Ego-Exo4D builds directly on the Ego4D effort and reuses much of its consortium structure and tooling, while differing in three main ways: it pairs every egocentric recording with synchronized exocentric video rather than capturing first-person footage alone; it restricts the activities to skilled, evaluable domains rather than open-ended daily life; and it expands the sensor and annotation stack, most visibly with the expert-commentary language track and the proficiency benchmark. Both datasets were led by Kristen Grauman of the University of Texas at Austin and FAIR, with senior contributors including Lorenzo Torresani, Kris Kitani, Jitendra Malik, and Triantafyllos Afouras [1][3][4].

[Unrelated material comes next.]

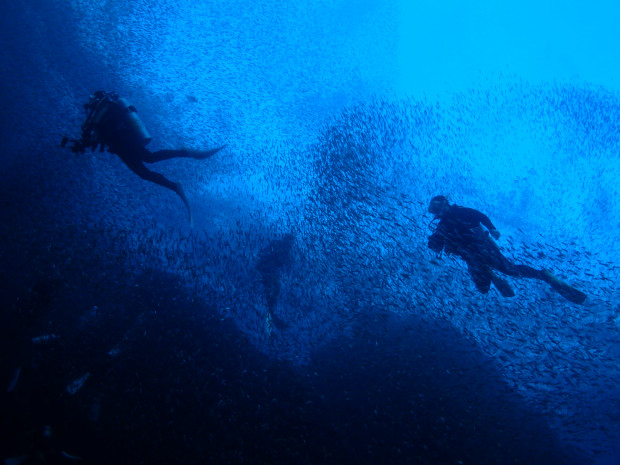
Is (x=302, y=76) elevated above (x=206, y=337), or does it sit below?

The two-year collection effort involved 15 research institutions in addition to Meta. Named partners include Carnegie Mellon University, Georgia Tech, the International Institute of Information Technology, Hyderabad, Indiana University, the National University of Singapore, Simon Fraser University, the University of the Andes (Universidad de los Andes), the University of Minnesota, the University of North Carolina at Chapel Hill, the University of Pennsylvania, and the University of Tokyo, among others. Recording sites spanned several countries and multiple U.S. states [2][3].
The dataset, annotations, pre-extracted features, documentation, and benchmark code are openly released through the official site and the Ego4D download tooling, subject to a data-use license agreement. Egocentric capture relies on Project Aria, Meta's research glasses platform that provides synchronized multi-sensor recording and machine-perception services such as gaze and 6-DoF localization [2][5][6].